### Material

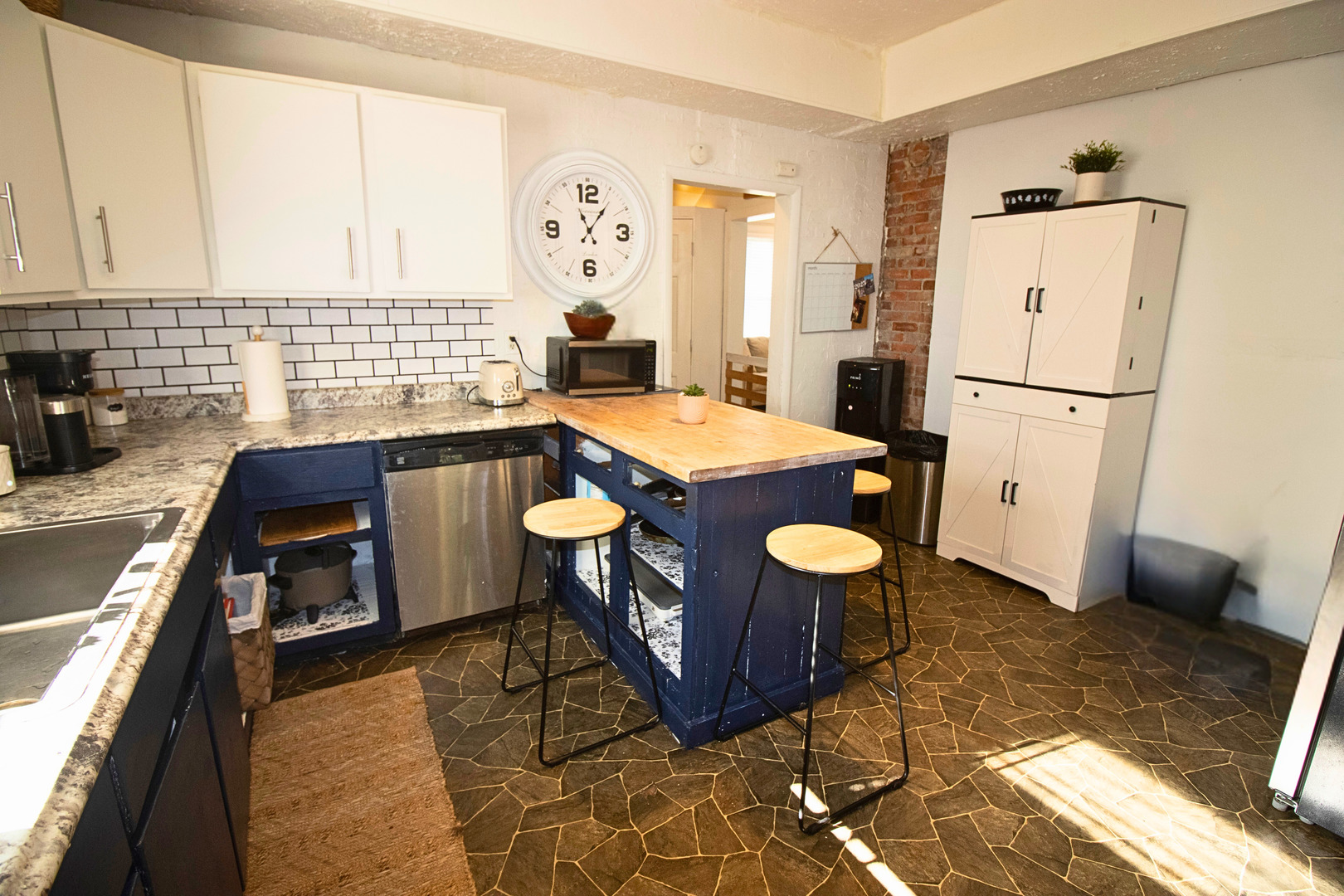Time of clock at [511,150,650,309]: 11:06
...
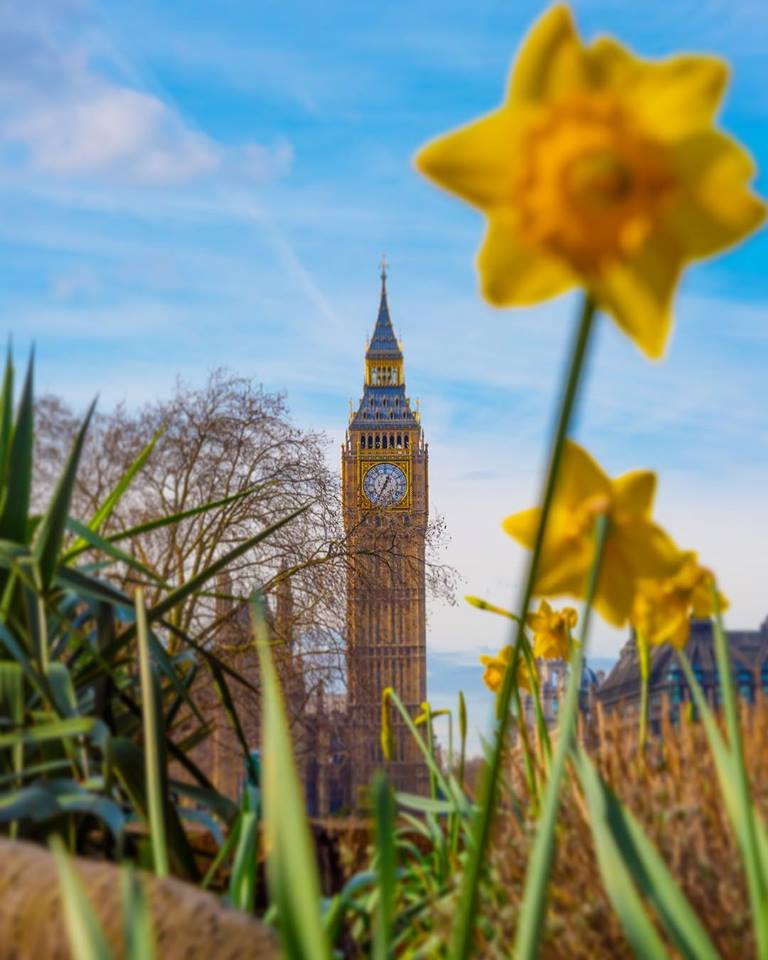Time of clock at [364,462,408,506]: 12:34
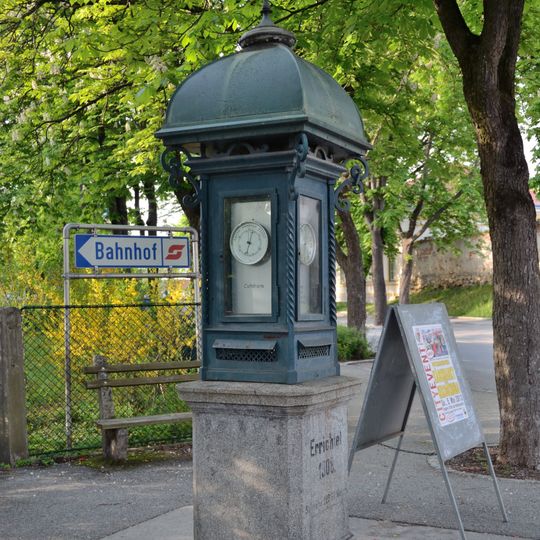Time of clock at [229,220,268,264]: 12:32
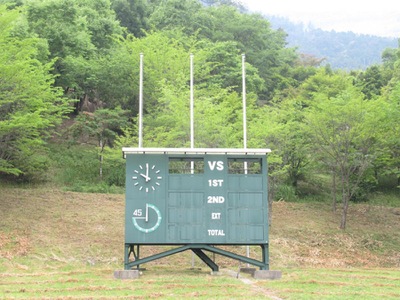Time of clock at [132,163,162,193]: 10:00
---
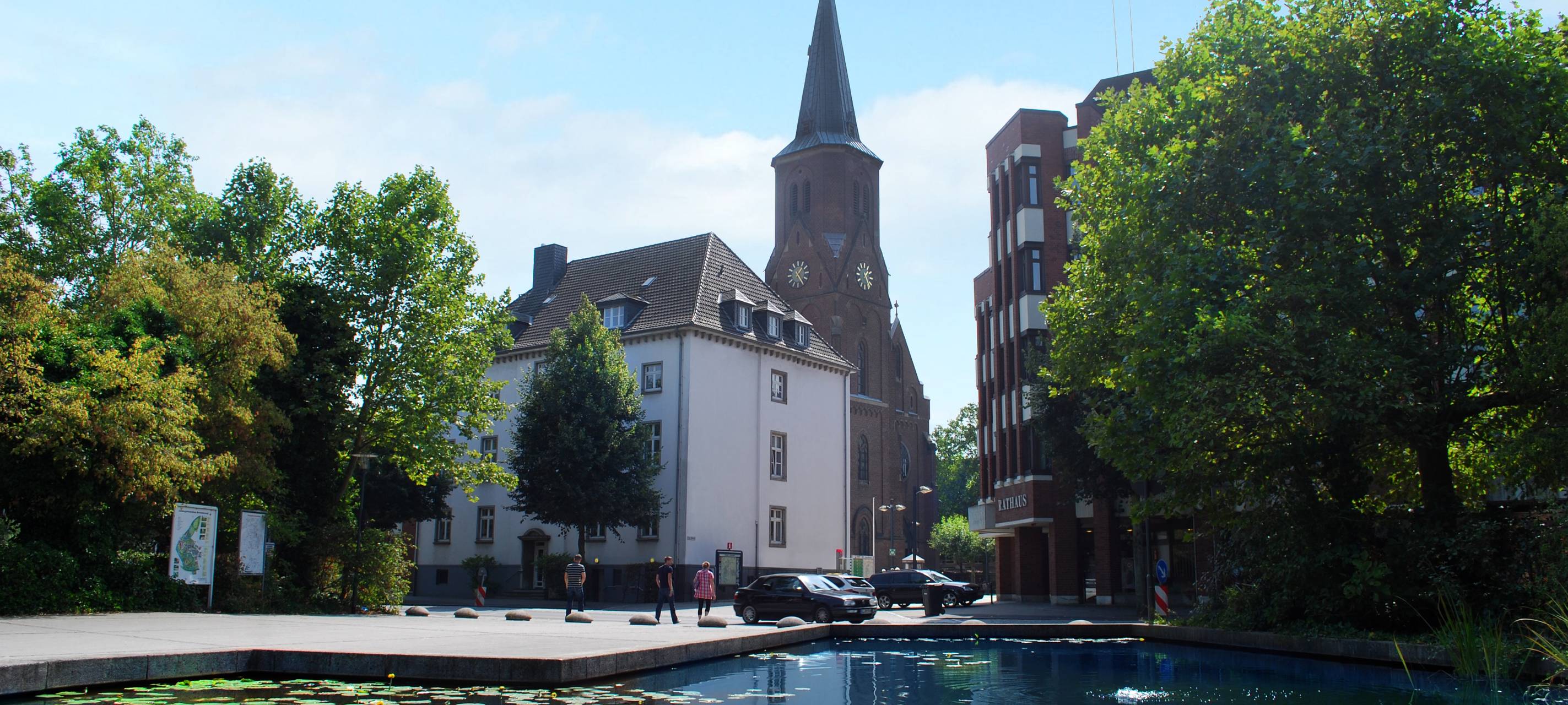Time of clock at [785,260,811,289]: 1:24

### Problem to solve
Rewrite the rows starting at the line containing "Time of clock at [229,220,268,264]: 12:32" and ending at the line containing "Time of clock at [132,163,162,193]: 10:00", swapping "clock" for "watch" and keeping everything else the same. Give only those rows and leave out the pictures.

### Task output
Time of watch at [229,220,268,264]: 12:32
Time of watch at [132,163,162,193]: 10:00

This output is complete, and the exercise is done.